When you’re looking at an investment property to determine whether it will be a good income generator for you, it’s important that you know how to do a proper market analysis. This will help you to understand if the property will be profitable.
One of the things you’ll want to consider in your market analysis is demand and supply. Today, we’re talking about how that works and what you need to do.
Rental Investment Market Analysis: Understanding Demand
Demand will include things such as the residential population, the local income levels, and projected job growth. When you’re considering demand, you want to look for trends in the economy, and what kind of government regulation is going on in the area.
Rental Investment Market Analysis: Understanding Supply
On the supply side, it’s important to consider your product on the market, and the quality of the existing products on the market. You want to understand the vacancy rates, absorption rates, and zoning requirements. These will factor into your market analysis.
Gather Information about Primary Trade Areas
Usually, I choose a primary trade area. This involves taking a map of where the property is located and then physically drawing a primary trade area around the property that I’m analyzing. That’s going to capture all of the competition in all the nearby areas. I recommend that you use drive time, and in an urban area, that trade area would be anything with a five or 10 minute drive. If your property is in a rural environment, you’ll have to go further out.
Capture all of the competing properties that are similar to your property in that primary trade area. You can also do a secondary trade area that goes a little further out from that, and you’ll have more data for your market analysis.

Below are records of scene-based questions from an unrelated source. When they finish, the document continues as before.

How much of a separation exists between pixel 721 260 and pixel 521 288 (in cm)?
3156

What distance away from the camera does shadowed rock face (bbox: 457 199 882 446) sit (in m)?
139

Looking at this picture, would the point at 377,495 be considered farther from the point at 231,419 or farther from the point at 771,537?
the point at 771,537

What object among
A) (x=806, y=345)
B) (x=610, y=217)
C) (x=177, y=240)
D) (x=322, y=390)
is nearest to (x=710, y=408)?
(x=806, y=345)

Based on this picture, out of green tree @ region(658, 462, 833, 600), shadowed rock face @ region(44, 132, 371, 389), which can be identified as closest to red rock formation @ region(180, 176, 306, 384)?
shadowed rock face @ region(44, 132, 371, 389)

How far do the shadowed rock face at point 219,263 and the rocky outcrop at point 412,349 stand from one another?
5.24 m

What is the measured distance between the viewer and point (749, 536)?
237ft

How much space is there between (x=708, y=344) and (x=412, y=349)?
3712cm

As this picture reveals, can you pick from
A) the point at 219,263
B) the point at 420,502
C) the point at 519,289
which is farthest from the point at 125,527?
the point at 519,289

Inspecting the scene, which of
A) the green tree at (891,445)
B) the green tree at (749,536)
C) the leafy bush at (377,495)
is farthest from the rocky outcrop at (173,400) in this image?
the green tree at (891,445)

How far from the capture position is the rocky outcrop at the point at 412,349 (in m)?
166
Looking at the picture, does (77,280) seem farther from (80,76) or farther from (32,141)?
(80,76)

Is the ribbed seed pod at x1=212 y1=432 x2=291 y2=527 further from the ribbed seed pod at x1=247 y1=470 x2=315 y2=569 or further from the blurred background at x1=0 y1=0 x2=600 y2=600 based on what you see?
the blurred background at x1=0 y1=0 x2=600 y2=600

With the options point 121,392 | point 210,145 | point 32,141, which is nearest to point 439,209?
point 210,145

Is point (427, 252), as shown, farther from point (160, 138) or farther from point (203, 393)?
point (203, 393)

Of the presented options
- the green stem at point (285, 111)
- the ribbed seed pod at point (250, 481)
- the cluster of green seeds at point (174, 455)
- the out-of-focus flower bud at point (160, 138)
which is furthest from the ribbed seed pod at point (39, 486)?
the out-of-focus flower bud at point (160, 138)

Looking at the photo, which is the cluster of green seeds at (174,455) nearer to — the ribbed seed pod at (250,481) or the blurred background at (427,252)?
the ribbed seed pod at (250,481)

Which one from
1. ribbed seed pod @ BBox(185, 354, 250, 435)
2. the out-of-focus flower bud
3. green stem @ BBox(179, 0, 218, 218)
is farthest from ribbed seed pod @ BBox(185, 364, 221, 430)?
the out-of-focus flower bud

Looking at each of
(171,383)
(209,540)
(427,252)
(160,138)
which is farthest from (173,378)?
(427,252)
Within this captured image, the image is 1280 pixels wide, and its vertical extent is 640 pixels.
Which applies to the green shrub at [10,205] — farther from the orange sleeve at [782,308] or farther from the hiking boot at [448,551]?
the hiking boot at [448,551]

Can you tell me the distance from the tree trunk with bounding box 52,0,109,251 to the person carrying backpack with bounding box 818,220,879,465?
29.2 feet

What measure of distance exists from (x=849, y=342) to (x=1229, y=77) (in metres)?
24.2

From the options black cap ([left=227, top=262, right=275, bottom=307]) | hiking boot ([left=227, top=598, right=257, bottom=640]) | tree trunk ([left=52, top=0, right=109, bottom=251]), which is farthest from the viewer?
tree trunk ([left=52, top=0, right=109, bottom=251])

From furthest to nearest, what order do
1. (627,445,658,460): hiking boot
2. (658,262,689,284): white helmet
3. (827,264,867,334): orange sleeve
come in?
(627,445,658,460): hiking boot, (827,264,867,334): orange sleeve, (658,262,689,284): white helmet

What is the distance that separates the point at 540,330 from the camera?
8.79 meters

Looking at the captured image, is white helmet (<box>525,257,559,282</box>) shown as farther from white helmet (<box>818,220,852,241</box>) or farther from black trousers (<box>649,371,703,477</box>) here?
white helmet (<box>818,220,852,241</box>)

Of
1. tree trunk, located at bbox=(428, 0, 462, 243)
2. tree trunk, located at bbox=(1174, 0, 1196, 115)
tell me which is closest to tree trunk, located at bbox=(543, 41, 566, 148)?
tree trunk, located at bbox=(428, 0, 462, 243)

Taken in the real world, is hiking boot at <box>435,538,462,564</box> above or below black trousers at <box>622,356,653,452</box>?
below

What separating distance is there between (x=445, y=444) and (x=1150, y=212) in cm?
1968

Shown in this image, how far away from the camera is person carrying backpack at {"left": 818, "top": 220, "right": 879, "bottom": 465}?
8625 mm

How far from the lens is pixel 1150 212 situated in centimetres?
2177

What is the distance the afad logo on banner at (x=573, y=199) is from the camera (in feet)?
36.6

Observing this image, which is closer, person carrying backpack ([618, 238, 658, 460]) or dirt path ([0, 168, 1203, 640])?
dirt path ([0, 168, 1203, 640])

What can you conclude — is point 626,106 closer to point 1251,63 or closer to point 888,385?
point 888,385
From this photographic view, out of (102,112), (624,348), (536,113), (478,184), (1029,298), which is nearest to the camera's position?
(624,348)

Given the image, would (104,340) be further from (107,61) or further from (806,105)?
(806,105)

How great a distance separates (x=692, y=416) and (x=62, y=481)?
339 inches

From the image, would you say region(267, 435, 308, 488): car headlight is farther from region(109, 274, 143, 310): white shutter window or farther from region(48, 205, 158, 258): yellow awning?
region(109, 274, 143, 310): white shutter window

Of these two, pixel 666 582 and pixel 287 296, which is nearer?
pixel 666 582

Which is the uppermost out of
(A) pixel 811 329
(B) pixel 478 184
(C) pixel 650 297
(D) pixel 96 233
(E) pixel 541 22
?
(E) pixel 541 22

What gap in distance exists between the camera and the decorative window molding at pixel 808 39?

Compare Amenities with your Competition
Sometimes, I will call all the listings that I find in the primary trade area. If there are properties on the market, I want to know what kind of amenities they have and what the condition of the property is. If you’re conducting a market analysis for an apartment complex, call the building and find out what kind of amenities are provided. Ask about the average rents, and if there are one, two, or three bedroom properties available. Gathering information like this will give you a more accurate vacancy rate that you would find if you just checked the internet.
You also want to understand what the asking rent is and compare that to the amount that the property actually rented for. If you do this in your primary trade area, you’ll get a good ballpark figure that will establish what rents are. You’ll be able to use this information to establish your own projected income and expenses for the property. Remember that with each amenity you add to the property, additional expenses will follow.
Once you analyze the supply and demand, you can get a good market rate rent for your investment property.